2: Introduction 2
Particles or fibres are added as a means of reinforcement and provide strength and stiffness to the composite.
The matrix phase is added to bond the fibres together, protect the fibres from damage, and distribute the load from one fibre to another.
There are many common examples of composite materials used around us. Boats and surfboards are made from fibreglass, which is a combination of glass fibres in a polymer matrix. Concrete is a composite of cement and aggregate. Wood and bone are both natural composites.
If we consider fibreglass, for example, we can see the benefits that can be derived from combining materials. We know that polymers have a low stiffness but are highly ductile. We also know that ceramics and glasses are very stiff and strong but are prone to catastrophic failure as a result of flaws made though processing. By combining the two materials we can achieve a strong and stiff material without the risk of catastrophic failure. If a single fibre breaks then the load is simply transferred to other surrounding fibres through the polymer matrix.

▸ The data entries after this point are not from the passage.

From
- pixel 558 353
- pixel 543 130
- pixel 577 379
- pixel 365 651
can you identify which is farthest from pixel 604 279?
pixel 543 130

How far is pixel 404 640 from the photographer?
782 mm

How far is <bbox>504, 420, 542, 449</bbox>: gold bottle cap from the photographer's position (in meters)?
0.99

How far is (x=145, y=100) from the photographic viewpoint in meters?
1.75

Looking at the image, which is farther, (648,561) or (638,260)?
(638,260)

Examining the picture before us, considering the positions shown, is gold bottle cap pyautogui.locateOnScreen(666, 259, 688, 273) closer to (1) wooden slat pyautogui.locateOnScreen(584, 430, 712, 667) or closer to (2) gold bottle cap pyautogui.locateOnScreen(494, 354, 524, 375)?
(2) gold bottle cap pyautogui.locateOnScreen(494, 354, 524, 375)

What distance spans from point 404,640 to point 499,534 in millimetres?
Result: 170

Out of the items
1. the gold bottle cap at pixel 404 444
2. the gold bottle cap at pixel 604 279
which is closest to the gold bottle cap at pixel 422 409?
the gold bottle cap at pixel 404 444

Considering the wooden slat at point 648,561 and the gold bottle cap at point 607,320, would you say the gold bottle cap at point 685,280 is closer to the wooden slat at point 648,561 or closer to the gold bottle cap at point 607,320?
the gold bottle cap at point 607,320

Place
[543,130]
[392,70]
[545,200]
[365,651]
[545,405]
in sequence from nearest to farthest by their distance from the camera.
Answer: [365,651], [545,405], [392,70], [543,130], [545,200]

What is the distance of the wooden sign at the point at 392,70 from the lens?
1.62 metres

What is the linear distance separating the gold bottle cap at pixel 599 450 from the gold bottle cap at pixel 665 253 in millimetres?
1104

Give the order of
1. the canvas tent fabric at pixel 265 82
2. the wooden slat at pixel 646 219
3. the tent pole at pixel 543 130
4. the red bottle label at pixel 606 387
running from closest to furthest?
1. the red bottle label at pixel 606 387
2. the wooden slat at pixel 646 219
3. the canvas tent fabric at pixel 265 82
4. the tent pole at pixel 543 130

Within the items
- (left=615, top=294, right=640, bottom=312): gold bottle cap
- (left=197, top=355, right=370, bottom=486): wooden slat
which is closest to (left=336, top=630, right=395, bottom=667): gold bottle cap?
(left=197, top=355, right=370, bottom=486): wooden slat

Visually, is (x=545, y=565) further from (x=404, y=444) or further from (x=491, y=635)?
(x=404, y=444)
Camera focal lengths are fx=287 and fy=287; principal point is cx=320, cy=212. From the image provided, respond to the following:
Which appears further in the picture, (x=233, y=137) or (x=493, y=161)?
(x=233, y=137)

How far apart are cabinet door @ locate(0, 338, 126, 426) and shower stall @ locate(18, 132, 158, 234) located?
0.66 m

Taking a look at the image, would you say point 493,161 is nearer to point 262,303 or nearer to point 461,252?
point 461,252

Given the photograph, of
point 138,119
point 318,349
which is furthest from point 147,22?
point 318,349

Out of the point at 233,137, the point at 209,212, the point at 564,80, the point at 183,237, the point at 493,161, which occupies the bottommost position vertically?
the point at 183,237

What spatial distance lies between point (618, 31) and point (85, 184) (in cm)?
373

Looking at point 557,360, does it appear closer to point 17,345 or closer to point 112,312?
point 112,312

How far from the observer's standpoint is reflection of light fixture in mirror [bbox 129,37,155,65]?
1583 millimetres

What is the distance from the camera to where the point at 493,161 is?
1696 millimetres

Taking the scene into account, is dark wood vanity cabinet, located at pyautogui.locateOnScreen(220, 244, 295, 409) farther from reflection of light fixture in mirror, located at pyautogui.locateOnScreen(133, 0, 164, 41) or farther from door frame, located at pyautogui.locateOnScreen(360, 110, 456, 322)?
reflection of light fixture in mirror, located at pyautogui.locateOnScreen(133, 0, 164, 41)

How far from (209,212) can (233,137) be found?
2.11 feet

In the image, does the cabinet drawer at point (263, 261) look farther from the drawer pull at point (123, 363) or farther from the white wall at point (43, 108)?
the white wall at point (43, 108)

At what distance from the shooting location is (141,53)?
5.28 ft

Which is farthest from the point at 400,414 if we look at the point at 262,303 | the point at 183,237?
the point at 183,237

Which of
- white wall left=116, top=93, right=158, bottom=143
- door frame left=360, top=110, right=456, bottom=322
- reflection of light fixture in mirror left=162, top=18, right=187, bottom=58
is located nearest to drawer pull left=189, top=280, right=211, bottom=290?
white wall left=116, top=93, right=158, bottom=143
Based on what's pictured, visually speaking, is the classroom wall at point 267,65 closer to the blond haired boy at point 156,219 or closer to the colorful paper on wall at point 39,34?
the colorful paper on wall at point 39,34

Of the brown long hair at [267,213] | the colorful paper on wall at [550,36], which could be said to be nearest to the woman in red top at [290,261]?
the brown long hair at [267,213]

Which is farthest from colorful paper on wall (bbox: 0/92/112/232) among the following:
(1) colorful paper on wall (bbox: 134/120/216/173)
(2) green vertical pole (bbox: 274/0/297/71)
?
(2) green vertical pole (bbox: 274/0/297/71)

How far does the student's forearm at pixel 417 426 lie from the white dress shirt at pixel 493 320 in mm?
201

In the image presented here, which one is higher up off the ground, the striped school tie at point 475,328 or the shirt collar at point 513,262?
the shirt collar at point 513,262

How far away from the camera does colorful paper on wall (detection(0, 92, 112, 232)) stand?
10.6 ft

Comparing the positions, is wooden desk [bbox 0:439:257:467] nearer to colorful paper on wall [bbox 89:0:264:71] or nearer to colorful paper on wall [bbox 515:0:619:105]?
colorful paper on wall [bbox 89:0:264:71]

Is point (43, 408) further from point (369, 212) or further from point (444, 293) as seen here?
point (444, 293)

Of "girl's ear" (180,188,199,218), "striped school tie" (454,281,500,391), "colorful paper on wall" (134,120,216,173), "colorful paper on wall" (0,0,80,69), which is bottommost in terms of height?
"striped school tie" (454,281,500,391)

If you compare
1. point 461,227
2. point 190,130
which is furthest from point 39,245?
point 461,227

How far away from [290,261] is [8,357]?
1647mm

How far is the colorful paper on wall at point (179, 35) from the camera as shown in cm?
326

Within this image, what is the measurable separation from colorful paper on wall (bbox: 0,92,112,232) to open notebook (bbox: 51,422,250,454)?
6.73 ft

The properties of the composite are determined by the properties of the fibres, their length, diameter, orientation, and amount, as well as the properties of the matrix, and the bonding between the matrix and the fibres.
The mechanical properties of a composite are primarily determined by the mechanical properties of the constituent materials.
The fibres act to resist tension, the matrix acts to resist shear, and both act together to resist compression.